--- Begin Article ---

The {1H–}19F CPMAS NMR spectra of 3FP@HY and 3FP@HZSM-5 are substantially different, even at moderate field strengths (9.4 T, see Fig. 2, S1, and S2). This is a first indication that 3FP can be used to differentiate active sites between similar zeolite solid acid catalysts. For 3FP, however, the smaller, broader, higher anisotropy peaks are deshielded (i.e. higher ppm) compared to the narrower peaks from physisorbed species (δ{19F} ≈ −130 ppm). This infers, as expected, that the position of the F on the pyridine ring (e.g. 2FP vs. 3FP) plays a role in the electronic interaction of the probe molecule with the zeolite surface and this is reflected in its chemical shielding. The direct excitation 19F MAS NMR spectra of 3FP@HY and 3FP@HZSM-5 (Fig. 2) are similar to the respective CPMAS NMR spectra but it is clear from the reduced relative presence of spinning side bands that there is a large proportion of dynamic species that are not detected via CP. However, comparing these spectra to those of 3FP@silicalite-1 (a pure silica MFI-type zeolite) and 3FP@γ-alumina (a nanoparticulate Lewis acid catalyst) shows that 3FP interacts strongly with acid sites in the porous acid catalysts since the 19F resonances for 3FP@silicalite-1 and 3FP@γ-alumina correspond to mainly physisorbed species (Fig. 2a and b). Since 3FP shows a greater difference for 19F NMR spectra between HY and HZSM-5 compared to 2FP, 3FP will be the focus of the rest of the study.

--- End Article ---
--- Begin Input ---

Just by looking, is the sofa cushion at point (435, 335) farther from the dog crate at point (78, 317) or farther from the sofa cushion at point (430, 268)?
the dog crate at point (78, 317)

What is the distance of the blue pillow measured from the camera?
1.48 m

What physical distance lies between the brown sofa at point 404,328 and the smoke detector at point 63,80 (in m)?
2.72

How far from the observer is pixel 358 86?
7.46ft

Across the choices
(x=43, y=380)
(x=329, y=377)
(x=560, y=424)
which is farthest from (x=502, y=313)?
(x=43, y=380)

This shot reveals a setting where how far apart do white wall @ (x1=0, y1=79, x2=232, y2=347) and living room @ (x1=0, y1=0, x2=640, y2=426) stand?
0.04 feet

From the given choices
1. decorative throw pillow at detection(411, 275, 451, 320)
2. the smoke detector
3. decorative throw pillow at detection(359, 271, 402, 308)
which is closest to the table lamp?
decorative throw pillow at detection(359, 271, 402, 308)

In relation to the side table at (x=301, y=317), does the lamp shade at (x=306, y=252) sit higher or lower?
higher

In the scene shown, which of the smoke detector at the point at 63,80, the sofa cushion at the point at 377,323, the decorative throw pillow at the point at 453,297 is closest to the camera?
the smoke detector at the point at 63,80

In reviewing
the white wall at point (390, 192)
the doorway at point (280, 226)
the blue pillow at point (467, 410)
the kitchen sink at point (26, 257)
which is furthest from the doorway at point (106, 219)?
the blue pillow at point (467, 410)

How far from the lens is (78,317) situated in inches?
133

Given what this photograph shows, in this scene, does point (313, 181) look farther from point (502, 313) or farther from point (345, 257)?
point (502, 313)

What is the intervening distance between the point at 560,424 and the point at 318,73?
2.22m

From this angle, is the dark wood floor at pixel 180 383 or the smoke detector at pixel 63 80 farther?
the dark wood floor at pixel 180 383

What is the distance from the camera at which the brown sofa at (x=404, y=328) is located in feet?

--- End Input ---

→ Required task 1
Decide whether each statement agrees with the zeolite passage, answering yes or no and quoting the deciding words: (a) The spectra of 3FP@HY and 3FP@HZSM-5 differ substantially. (b) Silicalite-1 is a nanoparticulate Lewis acid catalyst. (c) The rest of the study focuses on 2FP.
→ Required task 2
Extract every line of the records word for word, without changing anything.
The records are unrelated to the zeolite passage.

→ Written answer 1
(a) Yes: "3FP@HY and 3FP@HZSM-5 are substantially different"
(b) No: "silicalite-1 (a pure silica MFI-type zeolite)"
(c) No: "3FP will be the focus of the rest of the study"

→ Written answer 2
Just by looking, is the sofa cushion at point (435, 335) farther from the dog crate at point (78, 317) or farther from the sofa cushion at point (430, 268)?
the dog crate at point (78, 317)

What is the distance of the blue pillow measured from the camera?
1.48 m

What physical distance lies between the brown sofa at point 404,328 and the smoke detector at point 63,80 (in m)?
2.72

How far from the observer is pixel 358 86?
7.46ft

Across the choices
(x=43, y=380)
(x=329, y=377)
(x=560, y=424)
which is farthest from (x=502, y=313)?
(x=43, y=380)

This shot reveals a setting where how far apart do white wall @ (x1=0, y1=79, x2=232, y2=347) and living room @ (x1=0, y1=0, x2=640, y2=426) stand?
0.04 feet

From the given choices
1. decorative throw pillow at detection(411, 275, 451, 320)
2. the smoke detector
3. decorative throw pillow at detection(359, 271, 402, 308)
which is closest to the table lamp?
decorative throw pillow at detection(359, 271, 402, 308)

In relation to the side table at (x=301, y=317), does the lamp shade at (x=306, y=252) sit higher or lower?
higher

In the scene shown, which of the smoke detector at the point at 63,80, the sofa cushion at the point at 377,323, the decorative throw pillow at the point at 453,297 is closest to the camera?
the smoke detector at the point at 63,80

In reviewing
the white wall at point (390, 192)
the doorway at point (280, 226)
the blue pillow at point (467, 410)
the kitchen sink at point (26, 257)
which is furthest from the doorway at point (106, 219)?
the blue pillow at point (467, 410)

How far from the lens is (78,317) situated in inches?
133

Given what this photograph shows, in this scene, does point (313, 181) look farther from point (502, 313) or farther from point (345, 257)?
point (502, 313)

What is the intervening distance between the point at 560,424 and the point at 318,73?
2.22m

From this angle, is the dark wood floor at pixel 180 383 or the smoke detector at pixel 63 80 farther?
the dark wood floor at pixel 180 383

What is the distance from the camera at which the brown sofa at (x=404, y=328) is located in feet?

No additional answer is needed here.